Segment Start: Entries shown

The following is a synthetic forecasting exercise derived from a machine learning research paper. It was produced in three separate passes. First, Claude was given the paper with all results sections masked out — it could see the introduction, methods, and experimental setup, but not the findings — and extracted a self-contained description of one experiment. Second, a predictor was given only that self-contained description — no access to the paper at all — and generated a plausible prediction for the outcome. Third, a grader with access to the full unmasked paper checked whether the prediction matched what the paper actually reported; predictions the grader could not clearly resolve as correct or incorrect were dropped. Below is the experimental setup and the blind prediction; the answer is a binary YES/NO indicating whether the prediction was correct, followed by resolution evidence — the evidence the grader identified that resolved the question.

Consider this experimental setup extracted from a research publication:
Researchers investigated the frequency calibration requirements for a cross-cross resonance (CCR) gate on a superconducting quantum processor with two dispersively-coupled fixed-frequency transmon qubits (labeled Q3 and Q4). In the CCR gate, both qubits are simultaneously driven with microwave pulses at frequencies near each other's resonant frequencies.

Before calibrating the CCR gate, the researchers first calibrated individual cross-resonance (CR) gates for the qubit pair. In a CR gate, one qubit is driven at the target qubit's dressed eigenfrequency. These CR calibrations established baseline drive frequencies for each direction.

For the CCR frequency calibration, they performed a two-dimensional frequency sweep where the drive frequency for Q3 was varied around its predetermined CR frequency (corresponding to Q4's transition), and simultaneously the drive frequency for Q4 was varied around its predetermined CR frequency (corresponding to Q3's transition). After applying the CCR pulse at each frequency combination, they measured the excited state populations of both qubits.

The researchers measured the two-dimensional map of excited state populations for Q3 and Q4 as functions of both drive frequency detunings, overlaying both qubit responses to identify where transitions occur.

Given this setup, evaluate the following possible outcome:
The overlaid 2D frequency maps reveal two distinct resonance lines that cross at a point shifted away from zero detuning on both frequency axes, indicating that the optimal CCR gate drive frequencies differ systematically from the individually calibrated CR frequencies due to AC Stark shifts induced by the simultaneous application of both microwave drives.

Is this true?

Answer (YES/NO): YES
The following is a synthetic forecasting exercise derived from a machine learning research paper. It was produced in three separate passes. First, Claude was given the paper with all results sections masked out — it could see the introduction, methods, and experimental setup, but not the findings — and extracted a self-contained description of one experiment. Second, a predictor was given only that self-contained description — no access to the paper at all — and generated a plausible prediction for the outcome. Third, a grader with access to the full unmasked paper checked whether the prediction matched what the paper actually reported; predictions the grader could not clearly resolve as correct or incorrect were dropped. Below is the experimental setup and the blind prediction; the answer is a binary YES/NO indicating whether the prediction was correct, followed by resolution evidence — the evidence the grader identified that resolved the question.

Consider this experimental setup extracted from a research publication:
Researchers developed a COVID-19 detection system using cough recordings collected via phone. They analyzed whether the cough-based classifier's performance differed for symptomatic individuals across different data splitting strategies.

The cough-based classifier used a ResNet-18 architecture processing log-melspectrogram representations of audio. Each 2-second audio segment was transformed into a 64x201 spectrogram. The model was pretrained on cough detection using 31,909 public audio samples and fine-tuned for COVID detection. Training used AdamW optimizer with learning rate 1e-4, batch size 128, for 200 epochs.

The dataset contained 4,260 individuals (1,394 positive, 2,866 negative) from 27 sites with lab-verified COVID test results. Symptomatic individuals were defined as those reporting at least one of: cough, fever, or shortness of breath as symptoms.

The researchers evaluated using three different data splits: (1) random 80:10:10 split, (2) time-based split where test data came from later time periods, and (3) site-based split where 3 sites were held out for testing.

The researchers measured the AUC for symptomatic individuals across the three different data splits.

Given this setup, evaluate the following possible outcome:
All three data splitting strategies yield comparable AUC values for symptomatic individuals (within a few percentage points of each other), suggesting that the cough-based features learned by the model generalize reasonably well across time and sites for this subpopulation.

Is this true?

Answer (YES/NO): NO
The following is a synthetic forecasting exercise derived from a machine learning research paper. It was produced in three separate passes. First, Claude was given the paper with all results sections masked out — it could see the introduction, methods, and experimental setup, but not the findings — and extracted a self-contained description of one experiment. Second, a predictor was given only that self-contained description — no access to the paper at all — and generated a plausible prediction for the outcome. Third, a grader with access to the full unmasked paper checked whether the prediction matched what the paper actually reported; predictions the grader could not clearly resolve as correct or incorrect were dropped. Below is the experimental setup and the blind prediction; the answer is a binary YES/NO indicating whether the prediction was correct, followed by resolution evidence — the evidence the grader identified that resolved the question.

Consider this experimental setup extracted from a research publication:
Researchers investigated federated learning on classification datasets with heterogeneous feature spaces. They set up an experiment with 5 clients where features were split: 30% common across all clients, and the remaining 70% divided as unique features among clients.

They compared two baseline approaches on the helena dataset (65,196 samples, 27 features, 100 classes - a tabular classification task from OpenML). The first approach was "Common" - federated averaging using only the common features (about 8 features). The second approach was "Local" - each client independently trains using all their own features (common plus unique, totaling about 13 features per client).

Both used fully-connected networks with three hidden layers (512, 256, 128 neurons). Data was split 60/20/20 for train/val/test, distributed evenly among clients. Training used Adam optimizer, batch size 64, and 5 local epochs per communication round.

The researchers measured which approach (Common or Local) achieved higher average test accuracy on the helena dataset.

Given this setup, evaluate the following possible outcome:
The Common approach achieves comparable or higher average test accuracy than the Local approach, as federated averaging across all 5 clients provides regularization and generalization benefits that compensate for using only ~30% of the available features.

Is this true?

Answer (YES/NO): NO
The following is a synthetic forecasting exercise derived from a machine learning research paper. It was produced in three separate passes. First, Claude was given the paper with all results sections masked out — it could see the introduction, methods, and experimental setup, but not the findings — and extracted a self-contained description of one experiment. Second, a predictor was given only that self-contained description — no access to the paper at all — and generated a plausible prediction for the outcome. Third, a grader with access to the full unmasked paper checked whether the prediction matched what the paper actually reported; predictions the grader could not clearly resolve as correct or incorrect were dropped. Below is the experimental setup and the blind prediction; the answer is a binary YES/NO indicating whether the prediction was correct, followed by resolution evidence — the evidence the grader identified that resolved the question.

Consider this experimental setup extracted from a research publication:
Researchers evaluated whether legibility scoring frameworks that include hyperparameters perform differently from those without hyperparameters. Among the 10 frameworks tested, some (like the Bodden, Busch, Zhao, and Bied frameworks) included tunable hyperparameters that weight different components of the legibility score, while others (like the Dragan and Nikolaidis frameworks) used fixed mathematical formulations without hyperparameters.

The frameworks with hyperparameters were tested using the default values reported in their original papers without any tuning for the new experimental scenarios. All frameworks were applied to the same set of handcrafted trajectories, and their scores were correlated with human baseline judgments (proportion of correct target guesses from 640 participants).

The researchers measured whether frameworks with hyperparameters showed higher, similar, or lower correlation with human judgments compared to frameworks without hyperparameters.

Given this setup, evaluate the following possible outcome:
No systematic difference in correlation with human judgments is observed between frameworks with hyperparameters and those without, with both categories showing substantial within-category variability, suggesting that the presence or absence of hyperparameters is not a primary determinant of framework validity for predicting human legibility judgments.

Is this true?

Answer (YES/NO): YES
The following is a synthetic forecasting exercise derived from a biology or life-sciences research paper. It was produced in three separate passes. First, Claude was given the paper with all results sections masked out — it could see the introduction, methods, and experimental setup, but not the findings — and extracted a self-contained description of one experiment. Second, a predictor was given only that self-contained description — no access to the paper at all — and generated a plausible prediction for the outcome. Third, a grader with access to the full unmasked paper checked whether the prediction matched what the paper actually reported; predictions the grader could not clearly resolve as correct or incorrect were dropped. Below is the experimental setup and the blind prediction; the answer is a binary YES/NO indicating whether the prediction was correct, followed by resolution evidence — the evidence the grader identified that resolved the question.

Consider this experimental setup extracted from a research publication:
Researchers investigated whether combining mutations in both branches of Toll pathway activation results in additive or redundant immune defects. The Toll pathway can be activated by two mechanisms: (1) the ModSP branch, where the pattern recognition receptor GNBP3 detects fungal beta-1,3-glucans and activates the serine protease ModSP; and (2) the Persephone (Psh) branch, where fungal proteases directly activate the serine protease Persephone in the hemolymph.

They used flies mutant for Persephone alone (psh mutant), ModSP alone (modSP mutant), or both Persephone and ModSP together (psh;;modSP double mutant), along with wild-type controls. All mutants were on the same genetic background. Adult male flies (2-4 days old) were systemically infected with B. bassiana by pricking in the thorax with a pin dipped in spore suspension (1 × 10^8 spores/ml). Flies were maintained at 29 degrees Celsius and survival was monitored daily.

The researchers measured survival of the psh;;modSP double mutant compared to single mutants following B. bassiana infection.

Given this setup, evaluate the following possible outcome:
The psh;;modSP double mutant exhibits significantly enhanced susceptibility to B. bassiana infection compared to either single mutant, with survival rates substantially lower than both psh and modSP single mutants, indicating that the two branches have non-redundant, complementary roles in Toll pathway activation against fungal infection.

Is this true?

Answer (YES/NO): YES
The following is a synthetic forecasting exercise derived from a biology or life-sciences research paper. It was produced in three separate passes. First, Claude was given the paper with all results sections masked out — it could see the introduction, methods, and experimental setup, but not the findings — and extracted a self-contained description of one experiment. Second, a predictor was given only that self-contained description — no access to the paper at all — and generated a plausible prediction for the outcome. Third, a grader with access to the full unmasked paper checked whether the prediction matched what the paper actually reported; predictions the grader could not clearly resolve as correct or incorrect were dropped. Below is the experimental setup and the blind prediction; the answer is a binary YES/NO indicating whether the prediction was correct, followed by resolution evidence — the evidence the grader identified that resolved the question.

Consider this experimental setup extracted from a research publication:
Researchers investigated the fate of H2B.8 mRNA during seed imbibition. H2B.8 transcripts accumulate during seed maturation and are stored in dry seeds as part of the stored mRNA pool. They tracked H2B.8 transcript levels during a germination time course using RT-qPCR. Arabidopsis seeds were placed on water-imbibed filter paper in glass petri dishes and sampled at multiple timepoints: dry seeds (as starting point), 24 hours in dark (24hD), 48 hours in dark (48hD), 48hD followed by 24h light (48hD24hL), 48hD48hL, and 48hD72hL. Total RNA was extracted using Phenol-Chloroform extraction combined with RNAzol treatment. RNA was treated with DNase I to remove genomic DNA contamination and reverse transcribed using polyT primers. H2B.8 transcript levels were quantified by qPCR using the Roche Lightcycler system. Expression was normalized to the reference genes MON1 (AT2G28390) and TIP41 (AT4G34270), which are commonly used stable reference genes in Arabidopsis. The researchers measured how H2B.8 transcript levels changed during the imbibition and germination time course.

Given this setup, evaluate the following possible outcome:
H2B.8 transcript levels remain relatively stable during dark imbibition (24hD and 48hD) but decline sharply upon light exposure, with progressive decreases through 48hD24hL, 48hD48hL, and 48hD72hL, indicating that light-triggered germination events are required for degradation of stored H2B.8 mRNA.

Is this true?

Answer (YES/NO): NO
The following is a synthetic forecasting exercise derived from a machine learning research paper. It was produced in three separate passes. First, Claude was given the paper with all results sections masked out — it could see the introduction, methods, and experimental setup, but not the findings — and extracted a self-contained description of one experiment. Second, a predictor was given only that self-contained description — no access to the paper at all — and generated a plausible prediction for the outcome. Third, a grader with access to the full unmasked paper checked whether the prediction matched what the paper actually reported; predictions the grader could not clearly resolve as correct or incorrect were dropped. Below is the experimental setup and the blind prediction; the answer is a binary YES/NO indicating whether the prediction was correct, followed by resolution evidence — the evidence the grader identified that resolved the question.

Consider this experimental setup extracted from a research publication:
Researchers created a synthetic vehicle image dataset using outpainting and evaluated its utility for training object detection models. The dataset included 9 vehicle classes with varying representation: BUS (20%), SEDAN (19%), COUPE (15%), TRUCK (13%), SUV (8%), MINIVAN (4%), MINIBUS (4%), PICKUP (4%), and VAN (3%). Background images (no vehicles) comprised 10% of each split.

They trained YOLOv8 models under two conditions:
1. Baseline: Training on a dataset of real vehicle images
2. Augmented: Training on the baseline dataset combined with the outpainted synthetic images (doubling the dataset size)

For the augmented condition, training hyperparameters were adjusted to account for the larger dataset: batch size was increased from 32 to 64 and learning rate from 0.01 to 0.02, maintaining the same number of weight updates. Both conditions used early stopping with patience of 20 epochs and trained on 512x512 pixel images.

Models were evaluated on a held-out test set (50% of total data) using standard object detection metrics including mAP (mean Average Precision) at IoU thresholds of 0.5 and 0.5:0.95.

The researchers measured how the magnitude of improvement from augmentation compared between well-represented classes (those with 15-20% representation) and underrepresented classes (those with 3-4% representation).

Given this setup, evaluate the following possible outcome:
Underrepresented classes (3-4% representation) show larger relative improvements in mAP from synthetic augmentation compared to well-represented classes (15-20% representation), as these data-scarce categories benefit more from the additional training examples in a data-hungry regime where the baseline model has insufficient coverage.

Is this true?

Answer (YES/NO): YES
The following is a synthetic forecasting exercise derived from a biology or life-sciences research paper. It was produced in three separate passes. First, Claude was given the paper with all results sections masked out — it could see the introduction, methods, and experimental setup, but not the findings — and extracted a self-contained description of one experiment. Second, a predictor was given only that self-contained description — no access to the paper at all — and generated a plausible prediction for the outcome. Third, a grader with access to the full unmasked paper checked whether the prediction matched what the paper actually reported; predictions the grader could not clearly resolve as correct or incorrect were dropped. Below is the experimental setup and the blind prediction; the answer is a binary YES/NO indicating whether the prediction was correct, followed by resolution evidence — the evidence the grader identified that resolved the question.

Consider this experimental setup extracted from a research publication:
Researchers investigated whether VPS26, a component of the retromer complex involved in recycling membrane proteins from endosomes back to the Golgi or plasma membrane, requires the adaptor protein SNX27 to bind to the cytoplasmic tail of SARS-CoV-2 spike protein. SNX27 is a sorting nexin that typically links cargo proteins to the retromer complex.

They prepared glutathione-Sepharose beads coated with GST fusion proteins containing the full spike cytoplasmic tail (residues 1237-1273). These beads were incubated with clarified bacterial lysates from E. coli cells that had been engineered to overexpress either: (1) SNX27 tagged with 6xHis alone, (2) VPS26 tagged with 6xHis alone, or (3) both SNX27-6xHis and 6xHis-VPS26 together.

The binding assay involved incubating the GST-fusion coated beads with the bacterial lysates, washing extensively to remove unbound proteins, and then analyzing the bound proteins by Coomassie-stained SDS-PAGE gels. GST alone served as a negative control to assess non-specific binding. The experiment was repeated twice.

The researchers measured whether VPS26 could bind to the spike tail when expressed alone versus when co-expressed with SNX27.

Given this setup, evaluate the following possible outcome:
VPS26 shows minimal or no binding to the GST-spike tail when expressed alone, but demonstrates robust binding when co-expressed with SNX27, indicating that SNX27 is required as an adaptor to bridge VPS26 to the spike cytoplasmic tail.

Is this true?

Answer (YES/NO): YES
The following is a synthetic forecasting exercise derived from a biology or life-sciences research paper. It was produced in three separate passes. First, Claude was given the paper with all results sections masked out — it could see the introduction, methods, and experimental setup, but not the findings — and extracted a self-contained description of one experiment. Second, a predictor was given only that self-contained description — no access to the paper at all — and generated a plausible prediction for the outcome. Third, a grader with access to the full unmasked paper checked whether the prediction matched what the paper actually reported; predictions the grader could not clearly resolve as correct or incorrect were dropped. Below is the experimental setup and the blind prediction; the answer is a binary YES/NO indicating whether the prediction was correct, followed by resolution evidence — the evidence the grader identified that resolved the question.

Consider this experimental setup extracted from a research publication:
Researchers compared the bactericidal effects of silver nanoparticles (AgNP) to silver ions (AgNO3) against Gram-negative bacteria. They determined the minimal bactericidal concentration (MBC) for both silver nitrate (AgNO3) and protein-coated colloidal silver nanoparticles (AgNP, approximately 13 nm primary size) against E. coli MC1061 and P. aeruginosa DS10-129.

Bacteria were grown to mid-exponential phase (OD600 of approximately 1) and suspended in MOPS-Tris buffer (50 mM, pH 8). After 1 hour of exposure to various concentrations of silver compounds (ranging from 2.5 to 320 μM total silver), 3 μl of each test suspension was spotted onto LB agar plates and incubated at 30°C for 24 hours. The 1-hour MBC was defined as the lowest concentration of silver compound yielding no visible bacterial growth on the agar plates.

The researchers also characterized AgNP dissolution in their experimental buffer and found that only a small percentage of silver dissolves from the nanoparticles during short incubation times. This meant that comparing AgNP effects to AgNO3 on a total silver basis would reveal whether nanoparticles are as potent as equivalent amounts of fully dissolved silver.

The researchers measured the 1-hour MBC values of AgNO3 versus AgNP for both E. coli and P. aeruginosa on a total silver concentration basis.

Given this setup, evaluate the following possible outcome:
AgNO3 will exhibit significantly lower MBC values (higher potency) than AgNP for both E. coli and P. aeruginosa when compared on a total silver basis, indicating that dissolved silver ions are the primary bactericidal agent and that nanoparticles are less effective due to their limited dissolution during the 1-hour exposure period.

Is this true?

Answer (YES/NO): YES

Segment End: Entries shown

Using the entries above, give the number of lines that carry the string "based", without anything else.

4